Idle progress

Published August 5, 2015

IT will take the average Pakistani 30 years to double his income while a typical Indian or Bangladeshi can do so in half the time. This is because Pakistan’s growth rate has been 2.3pc in the years 2001-2010, while Bangla­desh has averaged a growth rate of 4.4pc and India 6pc. That is the difference the growth rate makes in the lives of ordinary people.

Why is there such a large difference in the growth rates of Pakistan vs those of India and Bangladesh?

The ‘war on terror’ has played an important role. But another reason for Pakistan’s muted economic growth is its dependence on external financing setting it apart from India and Bangladesh. This is important because in such an environment, day-to-day book-keeping takes precedence and economic fire-fighting trumps long term policy formulation.


Pakistan can possibly become the world’s ‘modern farmer.’


The real growth in output per person has been trending downwards for Pakistan since 1981. That is well before terrorism and acute balance-of-payments woes began. Therefore, an explanation must lie elsewhere. It appears that Pakistan is facing a long term economic decline possibly due to ‘sector reallocation’ that has taken place in the last 34 years towards sectors with limited capacity to raise productivity. Those sectors are agriculture and traditional services.

The realisation that the source of the problem for Pakistan is a long-term structural decline is important because thinking long term as a guide will actually help Pakistan to refocus its short-term priorities.

Indeed, a main difference between the economic transformation of Pakistan, Bangladesh and India has been the different economic focus. Bangladesh focused on industrialisation and increased role of the services sector while clearly moving away from agriculture. India moved away from agriculture, over the last three decades, to services, in particular modern services. Pakistan, on the other hand, has had no clear direction; we neither moved away from agriculture nor did we increase the share of industry in our GDP; instead we increased our reliance on traditional services which only have limited scope for increased productivity. The trouble with our approach is that the world only rewards productivity.

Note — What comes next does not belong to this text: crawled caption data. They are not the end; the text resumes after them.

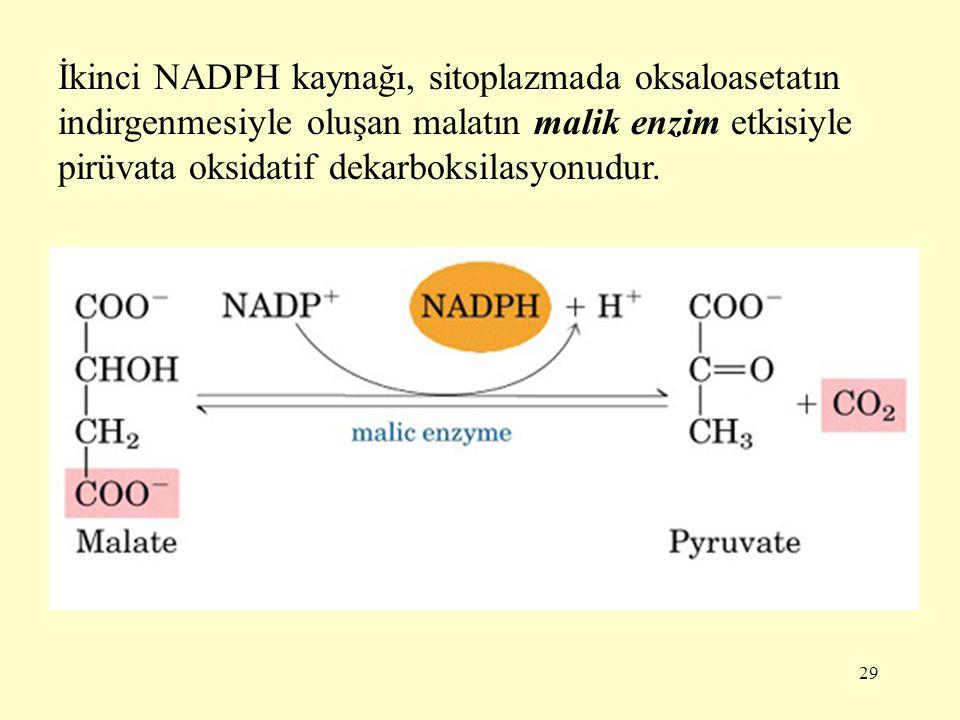 İkinci NADPH kaynağı, sitoplazmada oksaloasetatın indirgenmesiyle oluşan malatın malik enzim etkisiyle pirüvata oksidatif dekarboksilasyonudur.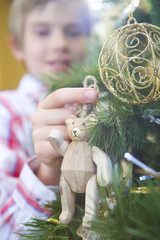 Boy (7-9) putting bear decoration on Christmas tree, close-up of decoration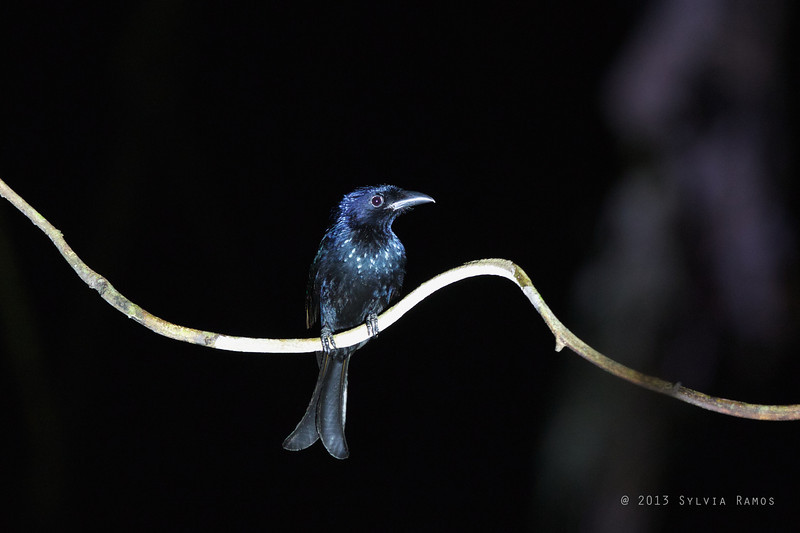 HAIR-CRESTED DRONGO <i>Dicrurus hottentottus</i> Sabang, Palawan  Surprised this Spangled Drongo when we were owling.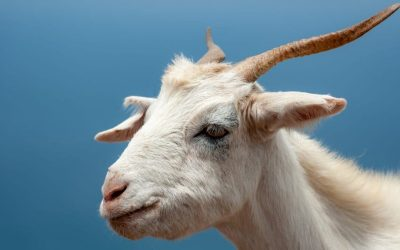 Horny Goat Weed for Male Vitality – REALLY?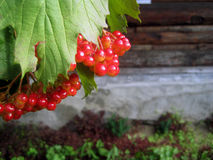 Berries of viburnum. On a background of the wall with space for text stock photography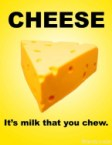 cheese – its milk that you chew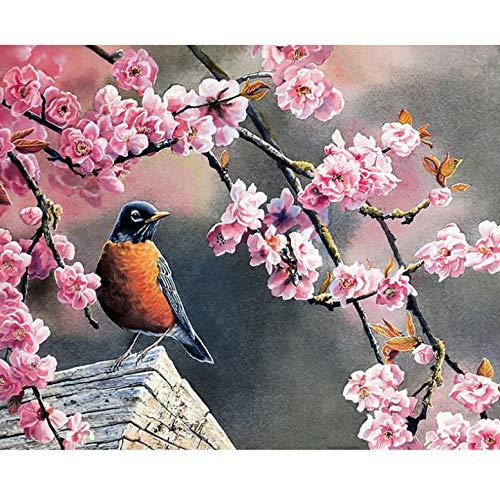 ERTQA Pintura al óleo de Bricolaje, Pintura por número Ciruela de Aves Pintura de Lienzo Adultos y Dibujo Principiante 40x50cm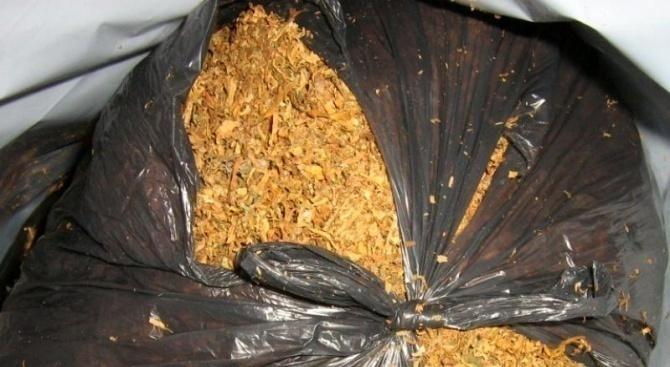 Иззеха контрабанден тютюн в Плевен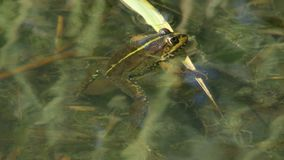 The frog sits. A green frog sits on a blade of grass in a lake stock video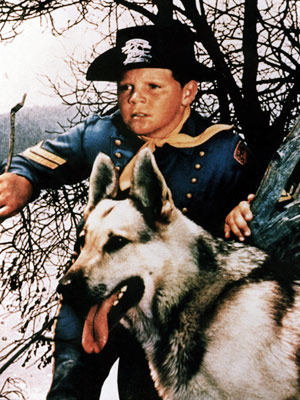RIN TIN TIN (German Shepherd) The Rin Tin Tin stories from radio, TV, and film Quite possibly the world's first canine superstar, Rin Tin Tin…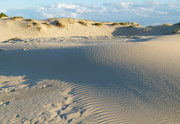 3rd Jul 2019 - Nothing Better Than a Walk on the Dunes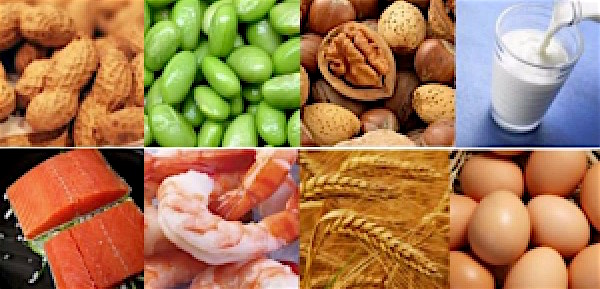 Ninety percent of people with food allergies in the United States are allergic to one of these top 8 foods: wheat, eggs, milk (all dairy), shellfish, fish, soy, peanuts and tree nuts.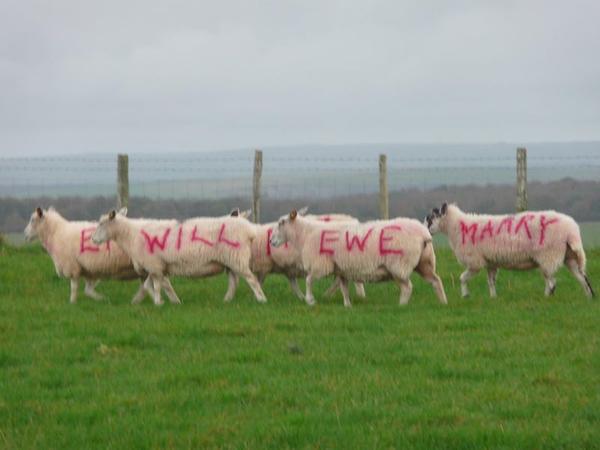 This farmer's marriage proposal was baaa-riliant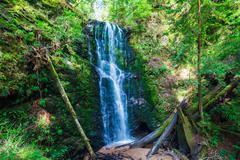 Beautiful waterfall Stock Photos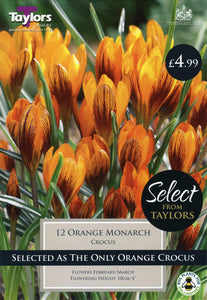 Crocus Orange Monarch SE034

Consider the following basic facts.

Fact 1: In the 1981-1990 period, Pakistan’s economic performance was at par with that of India and superior to that of Bangladesh. In contrast, in the decade from 2000-2010 Pakistan lagged behind both peer countries in economic performance. Also, over the last 34 years some amount ‘economic transformation’ helped our peers surge ahead.

Fact 2: The three peer economies have gone through sector-wise reallocation over the last three decades. India and Bangladesh have gradually moved away from the agriculture sector towards industry and the services sector. On the other hand, Pakistan’s industrial sector has steadily declined to be substituted by the services sector, but more importantly it has not gone through a shift away from agriculture as such.

Fact 3: This sectoral reallocation has not quite worked out for Pakistan. Indeed, growth rates of value-added in all three economic sectors in Pakistan are now below India and Bangladesh. This implies that each unit of resource invested in any of these sectors on average yield better returns in India and Bangladesh. In other words, productivity is higher in India and Bangladesh for each sector.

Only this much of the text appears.